例えば、AWSのRoot Userの意図せぬログイン試行やGitHubのリポジトリのダウンロードなどの不審な挙動が発生したときに自動で通知をしてくれます。Datadog側で規定したルールがのもとで危険度を自動で判断したうえで通知してくれるため、一度設定をしておけば「検知」については一任できるので、弊社のようにエンジニアメンバーが多くない状況でも、セキュリティを一定担保できるため有用です。

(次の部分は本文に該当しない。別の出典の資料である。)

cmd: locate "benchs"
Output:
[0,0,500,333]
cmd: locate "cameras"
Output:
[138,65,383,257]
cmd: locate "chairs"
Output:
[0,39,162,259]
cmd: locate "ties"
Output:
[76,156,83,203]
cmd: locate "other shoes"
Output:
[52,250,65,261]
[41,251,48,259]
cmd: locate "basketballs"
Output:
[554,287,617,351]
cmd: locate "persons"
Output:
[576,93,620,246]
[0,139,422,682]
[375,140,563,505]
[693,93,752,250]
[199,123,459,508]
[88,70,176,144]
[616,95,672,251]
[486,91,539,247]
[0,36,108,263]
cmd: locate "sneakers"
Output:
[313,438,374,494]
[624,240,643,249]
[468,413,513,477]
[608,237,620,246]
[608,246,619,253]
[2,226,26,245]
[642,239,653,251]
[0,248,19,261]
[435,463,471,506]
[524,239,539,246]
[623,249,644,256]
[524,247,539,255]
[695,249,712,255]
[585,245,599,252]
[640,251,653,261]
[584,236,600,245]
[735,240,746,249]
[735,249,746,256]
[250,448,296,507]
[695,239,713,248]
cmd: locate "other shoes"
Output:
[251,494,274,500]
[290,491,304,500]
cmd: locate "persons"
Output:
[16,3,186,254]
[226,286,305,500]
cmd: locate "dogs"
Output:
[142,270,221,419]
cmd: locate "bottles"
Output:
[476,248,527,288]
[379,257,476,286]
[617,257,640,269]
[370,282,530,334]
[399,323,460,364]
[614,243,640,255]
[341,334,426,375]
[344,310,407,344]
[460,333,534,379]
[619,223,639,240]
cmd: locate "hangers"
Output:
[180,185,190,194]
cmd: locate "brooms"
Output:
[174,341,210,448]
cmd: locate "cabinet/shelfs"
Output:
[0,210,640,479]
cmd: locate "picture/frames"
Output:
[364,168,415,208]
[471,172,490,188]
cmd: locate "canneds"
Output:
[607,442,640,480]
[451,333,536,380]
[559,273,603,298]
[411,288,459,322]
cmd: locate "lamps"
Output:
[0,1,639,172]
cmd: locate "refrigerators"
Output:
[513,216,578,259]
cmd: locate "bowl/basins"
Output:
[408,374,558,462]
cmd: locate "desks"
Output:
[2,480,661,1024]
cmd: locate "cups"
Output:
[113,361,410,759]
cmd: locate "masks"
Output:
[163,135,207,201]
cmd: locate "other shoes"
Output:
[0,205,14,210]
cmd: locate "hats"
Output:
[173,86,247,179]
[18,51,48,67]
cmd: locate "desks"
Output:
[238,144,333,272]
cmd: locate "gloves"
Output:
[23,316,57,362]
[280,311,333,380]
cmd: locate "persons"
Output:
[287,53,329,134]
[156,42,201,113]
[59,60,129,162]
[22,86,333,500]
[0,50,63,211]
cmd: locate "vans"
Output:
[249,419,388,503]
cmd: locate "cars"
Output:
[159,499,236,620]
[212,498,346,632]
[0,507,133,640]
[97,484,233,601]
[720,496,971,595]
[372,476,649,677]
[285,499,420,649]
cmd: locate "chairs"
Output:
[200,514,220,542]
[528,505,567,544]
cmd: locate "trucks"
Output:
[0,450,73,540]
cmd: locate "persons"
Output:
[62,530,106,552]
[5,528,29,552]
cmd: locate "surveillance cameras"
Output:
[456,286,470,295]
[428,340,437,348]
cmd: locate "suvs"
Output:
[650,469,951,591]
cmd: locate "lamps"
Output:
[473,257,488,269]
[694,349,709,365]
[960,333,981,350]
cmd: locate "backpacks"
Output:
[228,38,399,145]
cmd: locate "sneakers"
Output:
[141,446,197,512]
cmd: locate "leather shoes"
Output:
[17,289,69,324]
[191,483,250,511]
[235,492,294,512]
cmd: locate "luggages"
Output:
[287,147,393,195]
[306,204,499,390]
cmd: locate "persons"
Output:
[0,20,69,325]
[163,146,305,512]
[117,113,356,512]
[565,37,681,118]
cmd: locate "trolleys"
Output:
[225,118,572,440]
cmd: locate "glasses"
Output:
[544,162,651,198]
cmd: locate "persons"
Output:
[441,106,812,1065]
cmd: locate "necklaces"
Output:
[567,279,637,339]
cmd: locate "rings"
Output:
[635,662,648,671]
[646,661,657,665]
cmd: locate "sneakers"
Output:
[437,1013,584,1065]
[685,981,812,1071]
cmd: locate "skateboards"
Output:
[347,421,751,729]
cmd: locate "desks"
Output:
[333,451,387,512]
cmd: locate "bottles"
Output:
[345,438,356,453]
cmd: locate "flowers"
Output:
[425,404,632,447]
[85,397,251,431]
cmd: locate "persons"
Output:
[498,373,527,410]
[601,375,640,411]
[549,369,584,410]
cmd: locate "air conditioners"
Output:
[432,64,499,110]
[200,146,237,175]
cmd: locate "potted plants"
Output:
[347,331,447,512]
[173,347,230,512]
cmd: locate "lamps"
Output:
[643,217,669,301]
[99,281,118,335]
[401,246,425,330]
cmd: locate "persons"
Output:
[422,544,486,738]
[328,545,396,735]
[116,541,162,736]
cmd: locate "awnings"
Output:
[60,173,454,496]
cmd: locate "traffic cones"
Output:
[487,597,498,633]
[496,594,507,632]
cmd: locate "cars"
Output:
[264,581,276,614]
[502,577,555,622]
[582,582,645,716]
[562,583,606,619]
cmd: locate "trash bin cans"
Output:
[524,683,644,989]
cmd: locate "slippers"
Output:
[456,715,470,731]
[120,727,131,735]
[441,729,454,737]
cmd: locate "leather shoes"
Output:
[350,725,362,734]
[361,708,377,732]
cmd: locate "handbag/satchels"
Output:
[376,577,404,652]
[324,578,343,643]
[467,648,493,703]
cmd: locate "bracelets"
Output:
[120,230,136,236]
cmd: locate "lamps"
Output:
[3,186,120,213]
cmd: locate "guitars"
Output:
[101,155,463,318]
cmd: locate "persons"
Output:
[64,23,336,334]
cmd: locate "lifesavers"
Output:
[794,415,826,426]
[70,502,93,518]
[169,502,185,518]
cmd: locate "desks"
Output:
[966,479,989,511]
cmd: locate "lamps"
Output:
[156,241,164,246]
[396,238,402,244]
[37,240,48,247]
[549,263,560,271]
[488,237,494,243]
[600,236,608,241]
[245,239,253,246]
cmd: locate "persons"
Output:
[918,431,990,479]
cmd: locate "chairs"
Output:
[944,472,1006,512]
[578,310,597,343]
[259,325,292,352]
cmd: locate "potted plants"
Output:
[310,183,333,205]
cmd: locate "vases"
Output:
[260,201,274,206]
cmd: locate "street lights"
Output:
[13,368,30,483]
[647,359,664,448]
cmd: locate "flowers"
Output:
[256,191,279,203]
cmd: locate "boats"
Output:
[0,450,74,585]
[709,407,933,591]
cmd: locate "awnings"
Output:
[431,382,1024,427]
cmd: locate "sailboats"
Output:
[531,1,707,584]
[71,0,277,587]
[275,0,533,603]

そのほか、弊社におけるDatadogの活用についてはSaaS開発のObservabilityを支えるDatadogも参考にしてください。
ツールの良い点
- 多機能かつ利用上で求める機能はほぼカバーされていること
- 新機能のリリースサイクルが早いため、プロダクトを触っていてワクワクすること
- 技術サポートの反応が迅速かつ丁寧であること
ツールの課題点
- 特定の人物に知見が集中しやすい
非常に高機能であるゆえに、特定の人に知見が集中してしまう点は難点です。学習コストも高めで、特に最初期は目的を達成するためにどの機能を利用するべきか理解が難しいです。
- 費用予測の難易度が高い
大前提はコミット利用を前提とはしているものの、新機能の追加やWeb画面からの機能有効化などによって、予期せぬ費用が発生することがあります。日本法人のアカウントマネージャーと密に連携することをオススメします。
ツールを検討されている方へ
Datadogは非常に多機能ゆえに、つかみどころも難しく、導入へのハードルが高いツールかと思います。金銭的にも格安のツールとはいえないため、もしトライアルを検討する場合は、一定コミットする前提で試行錯誤をすることをオススメします。ただし、これらを補うほどの強力な機能群があり、困ったことは大抵解決できる程度の多機能さは間違いなくあります。
今後の展望
- Mackerelからの完全移行
- 月額費用の最適化
- Sentryとの連携
any株式会社 / Shogo Arakawa
チームリーダー / フルスタックエンジニア / 従業員規模: 11名〜50名 / エンジニア組織: 11名〜50名
SCSK → Sansan → フリーランス → any(現職)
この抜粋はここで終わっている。